* [Exercise 1]:
Answer these questions from the passage on succinic acid in aged PLA and PHA:
(a) From 100 h to 200 h of solar aging, how did the oxygen content change in the PLA sample and in the PLA/succinic acid 1.5 material?
(b) What range of surface free energy was measured for the unaged PLA samples, and which samples gave the lowest and highest values?
(c) Above what amount of succinic acid were the samples especially heterogeneous?
* [Exercise 2]: Pick up the passage on succinic acid in aged PLA and PHA after its last sentence and continue it.
___ Passage to read
The unaged PLA/succinic acid 1.5 sample had a higher oxygen content than the PLA reference sample. This seems obvious, due to the introduction to the polyester of an additional source of oxygen in the form of natural acid. From 100 h to 200 h of solar aging, an increase in the oxygen content in the PLA sample was found, as well as a decrease in the oxygen content in the PLA/succinic acid 1.5 material. In the PLA sample with acid, there was lower solubility and oxygen diffusion. The degradation processes during solar aging may cause detachment of substituents or breakage of C–C and C–H bonds in the main chain, with simultaneous formation of carbonyl, peroxide and hydroxyl groups. The appearance of carbonyl, peroxide and hydroxyl groups, accompanying the degradation of the polymer, may cause an increase in oxygen content in PLA samples that were not protected by natural acid. For a polyester sample containing succinic acid, a natural substance, it can act as an antioxidant. Succinic acid can stabilize the polymer as a free radical scavenger and also as an antioxidant preventing or delaying polymer oxidation in reactions with RO● radicals, peroxide radicals (ROO●), and also hydroperoxide groups (R-OOH). As a result of the stabilizing effect of amber acid, the oxygen content in the samples after solar aging was lower than in the reference sample. The research confirmed the stabilizing and antioxidant effect of the addition of succinic acid up to 2.0 parts by weight to aliphatic polyesters.
In the next step of the research, changes in the surface energy of PLA and PHA materials after solar and thermooxidation aging were analyzed (
Figure 3). Surface free energy is one of the thermodynamic functions describing the state of equilibrium between atoms in the surface layer of materials. PLA and PHA are hydrophilic materials susceptible to aging. As a result of degradation of polymers, the free energy of the surface should increase. Due to the aging processes taking place in the structure of the materials, it is more difficult to create a unit of surface, as is apparent from the definition of the surface energy. Migration of antioxidants to the surface of polymeric materials can also result in increased SEP.
Figure 3 summarizes values of surface free energy after solar and thermooxidation aging. For the unaged PLA samples, the surface free energy was 32.95–41.75 mN/m—the lowest value for the PLA/SC1 sample and the highest for PLA/SC4. The surface free energy decreased after thermooxidation and solar aging compared to unaged polyester, regardless of the amber acid concentration. The decrease in surface energy after aging may be due to poor dissolution of the acid in the polymer, low miscibility of the natural additive, or migration of the acid to the surface, resulting in reactions of succinic acid functional groups with the measuring liquids. Analogous results were obtained for the PHA polymer. The aged samples were characterized by lower surface energy values than the reference samples before aging.
The limited solubility and miscibility of succinic acid with selected polymeric materials resulted in obtaining heterogeneous samples, especially with the addition of succinic acid over 2.0 parts by weight.
______
___ Dataset content
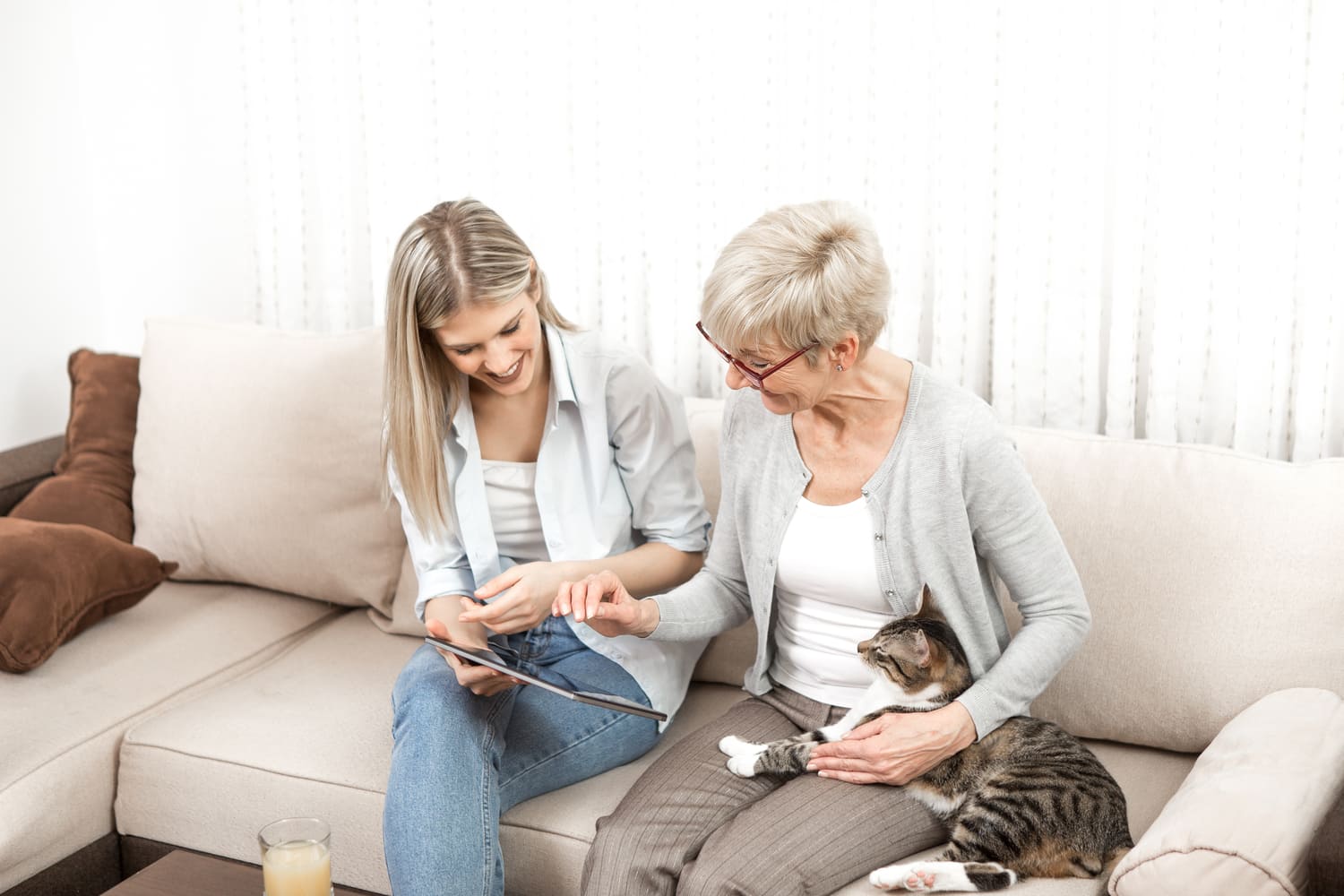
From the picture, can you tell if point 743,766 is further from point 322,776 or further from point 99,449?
______
___ Dataset content
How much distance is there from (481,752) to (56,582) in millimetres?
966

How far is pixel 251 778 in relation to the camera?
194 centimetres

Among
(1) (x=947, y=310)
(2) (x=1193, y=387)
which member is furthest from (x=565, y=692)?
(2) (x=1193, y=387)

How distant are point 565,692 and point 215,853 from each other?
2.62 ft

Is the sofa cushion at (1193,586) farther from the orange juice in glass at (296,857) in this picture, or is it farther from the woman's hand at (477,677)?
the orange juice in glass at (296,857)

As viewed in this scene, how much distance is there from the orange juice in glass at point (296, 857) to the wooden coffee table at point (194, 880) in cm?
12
______
___ Dataset content
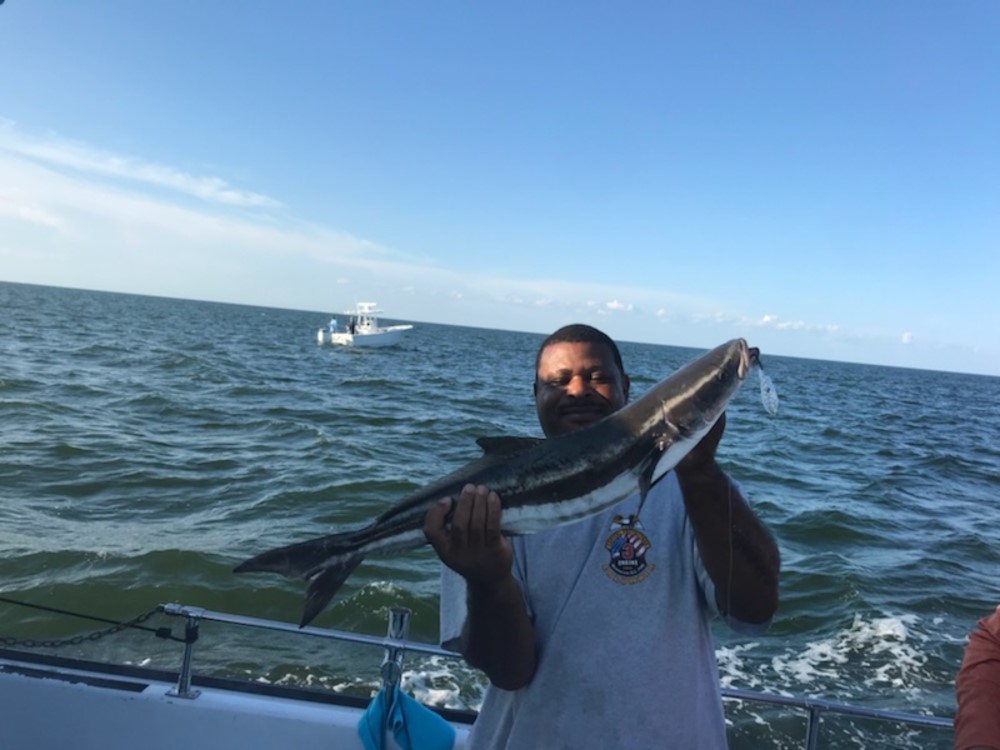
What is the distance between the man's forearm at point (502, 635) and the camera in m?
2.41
______
* [Result 1]:
(a) Oxygen content increased in the PLA sample and decreased in the PLA/succinic acid 1.5 material.
(b) The range was 32.95–41.75 mN/m. PLA/SC1 gave the lowest value and PLA/SC4 the highest.
(c) Above 2.0 parts by weight.

* [Result 2]:
Figure 4 shows microscopic photos of the samples indicating their non-homogeneity. The photos of the samples were taken on a black background. Streaks of undissolved additive appeared in the transparent PLA samples after adding 2.5 parts by weight of succinic acid. The PLA/SC4 material, unlike the other PLA-based samples, was characterized by a milky-white color, which was the result of the highest content of succinic acid. In all samples of PHA with amber acid (especially in PHA/SC2, PHA/SC2.5 and PHA/SC4), small pieces of acid were visible. The morphology of the samples undoubtedly influenced the determination of the surface energy of the samples and the lack of typical trends in its changes due to aging. The functional groups of succinic acid that were located on the surface of the polymeric materials may react with the liquids used in measuring the contact angles. As a result of these chemical reactions, the surface energy of the samples after aging was lower than before the controlled degradation.
For the aged polymer materials, mechanical property tests are one of the basic determinations carried out in order to determine the influence of degradation factors on the mechanical strength of materials. In addition, mechanical tests are used to indirectly examine the effects of aging under given conditions and may be one of the sources of information about the decomposition processes taking place in the materials.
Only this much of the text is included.